Em 2006, Kälin e a Henley & Partners conquistaram um contrato para reformular o programa de São Cristóvão e Névis, então considerado “disfuncional” por depender exclusivamente da compra de imóveis. O novo modelo exigia um pagamento único de pelo menos 200 mil dólares, alargando o leque de opções e tornando o processo mais acessível para investidores.
Uso indevido dos passaportes dourados gera críticas
O contrato da Henley & Partners com São Cristóvão terminou em 2013, mas os programas de cidadania por investimento na região do Caribe continuaram a gerar controvérsia. Vários países caribenhos, incluindo São Cristóvão, têm enfrentado escândalos nos últimos anos devido a alegações de venda de passaportes a preços abaixo dos valores estipulados pela legislação local. Importa destacar que a Henley não está na lista entre as empresas diretamente implicadas nestes casos.

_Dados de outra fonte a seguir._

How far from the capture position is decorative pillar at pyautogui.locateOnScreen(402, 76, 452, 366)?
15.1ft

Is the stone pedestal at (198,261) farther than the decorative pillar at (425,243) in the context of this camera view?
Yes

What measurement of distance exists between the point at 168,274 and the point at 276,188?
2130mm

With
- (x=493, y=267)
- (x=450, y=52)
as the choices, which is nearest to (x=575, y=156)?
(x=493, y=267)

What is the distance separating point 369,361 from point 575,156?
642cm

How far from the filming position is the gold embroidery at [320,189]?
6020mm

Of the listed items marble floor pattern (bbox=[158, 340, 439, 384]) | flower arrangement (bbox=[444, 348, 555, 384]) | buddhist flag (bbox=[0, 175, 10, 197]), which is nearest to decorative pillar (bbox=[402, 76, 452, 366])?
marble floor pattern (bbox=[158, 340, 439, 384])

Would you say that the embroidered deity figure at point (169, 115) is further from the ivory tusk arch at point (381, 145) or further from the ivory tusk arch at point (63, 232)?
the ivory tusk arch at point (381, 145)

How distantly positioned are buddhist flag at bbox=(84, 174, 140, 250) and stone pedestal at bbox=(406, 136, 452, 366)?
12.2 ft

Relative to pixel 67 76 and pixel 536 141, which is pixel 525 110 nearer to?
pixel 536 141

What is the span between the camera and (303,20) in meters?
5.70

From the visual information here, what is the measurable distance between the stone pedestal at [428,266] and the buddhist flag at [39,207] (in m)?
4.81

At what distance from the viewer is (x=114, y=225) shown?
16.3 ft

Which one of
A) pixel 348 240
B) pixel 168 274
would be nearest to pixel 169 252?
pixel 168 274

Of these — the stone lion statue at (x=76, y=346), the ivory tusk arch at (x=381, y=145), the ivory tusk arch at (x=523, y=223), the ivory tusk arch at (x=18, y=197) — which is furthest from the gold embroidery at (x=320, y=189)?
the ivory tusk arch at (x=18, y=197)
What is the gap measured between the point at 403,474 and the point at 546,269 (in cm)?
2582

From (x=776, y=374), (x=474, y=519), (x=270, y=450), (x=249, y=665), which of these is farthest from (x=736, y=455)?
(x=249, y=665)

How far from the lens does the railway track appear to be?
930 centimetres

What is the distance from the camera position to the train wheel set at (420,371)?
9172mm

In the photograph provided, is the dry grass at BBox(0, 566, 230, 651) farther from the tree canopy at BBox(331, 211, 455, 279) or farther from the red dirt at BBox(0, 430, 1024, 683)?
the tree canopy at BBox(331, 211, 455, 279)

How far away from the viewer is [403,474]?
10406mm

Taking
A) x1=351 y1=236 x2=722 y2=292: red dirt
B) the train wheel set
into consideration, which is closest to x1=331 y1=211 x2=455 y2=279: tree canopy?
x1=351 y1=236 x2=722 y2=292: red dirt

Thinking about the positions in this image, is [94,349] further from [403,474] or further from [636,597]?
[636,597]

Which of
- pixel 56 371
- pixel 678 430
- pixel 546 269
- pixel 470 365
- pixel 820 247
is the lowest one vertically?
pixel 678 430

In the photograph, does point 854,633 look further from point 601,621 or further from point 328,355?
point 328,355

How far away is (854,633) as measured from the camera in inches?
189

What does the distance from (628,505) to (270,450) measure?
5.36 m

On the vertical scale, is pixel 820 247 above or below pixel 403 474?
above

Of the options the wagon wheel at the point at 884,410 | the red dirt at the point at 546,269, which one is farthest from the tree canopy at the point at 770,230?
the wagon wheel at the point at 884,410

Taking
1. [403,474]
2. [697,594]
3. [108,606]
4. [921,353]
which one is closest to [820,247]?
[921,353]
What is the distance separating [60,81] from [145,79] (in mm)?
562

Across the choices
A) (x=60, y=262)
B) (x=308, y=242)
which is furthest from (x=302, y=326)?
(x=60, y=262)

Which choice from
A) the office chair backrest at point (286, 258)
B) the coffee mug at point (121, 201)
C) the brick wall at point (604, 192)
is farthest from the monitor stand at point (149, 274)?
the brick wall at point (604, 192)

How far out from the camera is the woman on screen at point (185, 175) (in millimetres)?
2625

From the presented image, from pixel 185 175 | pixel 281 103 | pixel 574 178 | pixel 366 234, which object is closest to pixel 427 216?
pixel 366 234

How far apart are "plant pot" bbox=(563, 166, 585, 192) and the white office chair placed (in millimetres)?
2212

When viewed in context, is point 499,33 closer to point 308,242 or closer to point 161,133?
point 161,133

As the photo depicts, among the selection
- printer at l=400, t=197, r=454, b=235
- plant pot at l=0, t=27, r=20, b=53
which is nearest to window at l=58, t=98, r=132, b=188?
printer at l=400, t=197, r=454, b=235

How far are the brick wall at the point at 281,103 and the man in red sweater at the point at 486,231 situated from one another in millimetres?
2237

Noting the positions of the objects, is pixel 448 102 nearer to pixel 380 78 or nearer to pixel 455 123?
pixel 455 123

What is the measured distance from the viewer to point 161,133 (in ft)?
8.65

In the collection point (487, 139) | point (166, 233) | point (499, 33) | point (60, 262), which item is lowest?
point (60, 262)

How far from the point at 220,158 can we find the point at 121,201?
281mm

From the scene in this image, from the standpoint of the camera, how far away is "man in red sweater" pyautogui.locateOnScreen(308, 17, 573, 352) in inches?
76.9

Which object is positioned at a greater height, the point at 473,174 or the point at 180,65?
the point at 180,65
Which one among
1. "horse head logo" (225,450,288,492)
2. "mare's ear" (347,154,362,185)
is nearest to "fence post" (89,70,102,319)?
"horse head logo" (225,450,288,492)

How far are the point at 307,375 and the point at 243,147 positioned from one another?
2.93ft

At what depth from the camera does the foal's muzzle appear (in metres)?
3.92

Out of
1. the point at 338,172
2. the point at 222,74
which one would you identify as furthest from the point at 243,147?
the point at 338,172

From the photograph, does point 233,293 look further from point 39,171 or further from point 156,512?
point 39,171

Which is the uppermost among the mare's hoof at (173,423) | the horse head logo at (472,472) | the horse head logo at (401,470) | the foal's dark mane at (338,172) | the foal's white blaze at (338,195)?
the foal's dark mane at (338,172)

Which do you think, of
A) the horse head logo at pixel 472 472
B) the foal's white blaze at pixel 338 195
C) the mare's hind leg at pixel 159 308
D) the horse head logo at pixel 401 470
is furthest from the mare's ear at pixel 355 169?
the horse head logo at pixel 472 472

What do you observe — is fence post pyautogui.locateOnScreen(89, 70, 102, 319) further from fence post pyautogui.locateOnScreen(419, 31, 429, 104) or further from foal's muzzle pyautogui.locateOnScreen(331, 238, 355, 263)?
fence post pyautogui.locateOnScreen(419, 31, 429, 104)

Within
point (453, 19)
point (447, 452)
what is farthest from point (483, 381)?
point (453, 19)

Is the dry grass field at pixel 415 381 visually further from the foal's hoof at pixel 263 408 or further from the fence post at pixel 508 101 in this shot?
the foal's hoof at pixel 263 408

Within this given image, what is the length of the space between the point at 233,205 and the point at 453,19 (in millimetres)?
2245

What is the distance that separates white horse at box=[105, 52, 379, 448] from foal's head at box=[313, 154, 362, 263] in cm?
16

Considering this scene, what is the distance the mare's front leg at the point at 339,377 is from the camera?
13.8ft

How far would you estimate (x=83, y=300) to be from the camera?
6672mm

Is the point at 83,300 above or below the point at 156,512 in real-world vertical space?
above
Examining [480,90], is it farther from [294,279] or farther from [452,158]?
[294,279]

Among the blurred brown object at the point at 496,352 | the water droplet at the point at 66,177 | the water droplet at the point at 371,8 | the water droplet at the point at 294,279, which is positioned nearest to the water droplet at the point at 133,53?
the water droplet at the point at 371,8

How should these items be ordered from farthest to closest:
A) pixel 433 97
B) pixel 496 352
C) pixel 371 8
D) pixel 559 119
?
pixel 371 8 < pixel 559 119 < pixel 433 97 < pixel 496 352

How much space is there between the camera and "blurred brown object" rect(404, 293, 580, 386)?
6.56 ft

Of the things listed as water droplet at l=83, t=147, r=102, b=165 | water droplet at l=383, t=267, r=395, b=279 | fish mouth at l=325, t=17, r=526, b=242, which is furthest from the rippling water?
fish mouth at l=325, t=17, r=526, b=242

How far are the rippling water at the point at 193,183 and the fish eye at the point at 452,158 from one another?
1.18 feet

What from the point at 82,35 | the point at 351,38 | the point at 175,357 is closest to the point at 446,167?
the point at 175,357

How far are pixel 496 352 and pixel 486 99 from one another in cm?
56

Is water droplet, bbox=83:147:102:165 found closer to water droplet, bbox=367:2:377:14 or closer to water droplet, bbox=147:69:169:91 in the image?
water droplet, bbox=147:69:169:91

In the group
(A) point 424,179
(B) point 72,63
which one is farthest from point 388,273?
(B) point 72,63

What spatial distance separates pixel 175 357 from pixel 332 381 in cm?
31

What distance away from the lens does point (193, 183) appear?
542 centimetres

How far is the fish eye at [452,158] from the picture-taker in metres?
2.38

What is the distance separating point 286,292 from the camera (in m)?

Porém, o nome da Henley e do seu presidente, Christian Kälin, não está isento de acusações graves. Um inquérito parlamentar britânico, conduzido em 2019, revelou que Kälin teria sido a “mão oculta” por detrás da campanha caribenha da empresa de análise Strategic Communication Laboratories (SCL). Segundo o relatório, esta campanha teria influenciado a eleição de 2010 em São Cristóvão, na qual o então primeiro-ministro Denzil Douglas foi reeleito.
O documento parlamentar apontava que Kälin “organizou o financiamento das campanhas com investidores”, com a promessa de que a Henley & Partners obteria direitos exclusivos para gerir o programa de passaportes daquele país. Uma estratégia que, segundo o relatório, ligava política e negócios numa relação suspeita.
Em resposta, a Henley rejeitou todas as acusações, classificando o inquérito como “motivação política” e baseado em “informações falsas”. Sarah Nicklin, porta-voz da empresa, afirmou: “Como demonstrámos exaustivamente com evidências abundantes, todas essas alegações são falsas e sem fundamento.”
Para além destas polémicas políticas, o setor dos vistos dourados enfrenta críticas sérias sobre o seu impacto económico real. Muitos especialistas alertam que os investimentos, frequentemente limitados a pagamentos únicos para fundos soberanos ou aquisições imobiliárias, não promovem crescimento económico sustentável nem beneficiam significativamente as populações locais.
Sarah Kunz, professora especialista em estudos migratórios na Universidade de Essex, explica: “Não é a economia real que se beneficia. Os fundos são geralmente usados para despesas correntes dos governos.” No Caribe, acrescenta, o dinheiro gerado por estes programas é muitas vezes canalizado para responder a desastres naturais ou para pagar dívidas internacionais — medidas de curto prazo que não transformam a estrutura económica.
Outro problema do setor é a sua regulamentação insuficiente, que facilita abusos e falta de transparência. Ainda assim, a Henley & Partners continua a liderar a promoção destes programas para investidores de alto poder económico, enquanto outras empresas surgem no mercado, muitas vezes geridas por antigos colaboradores da Henley.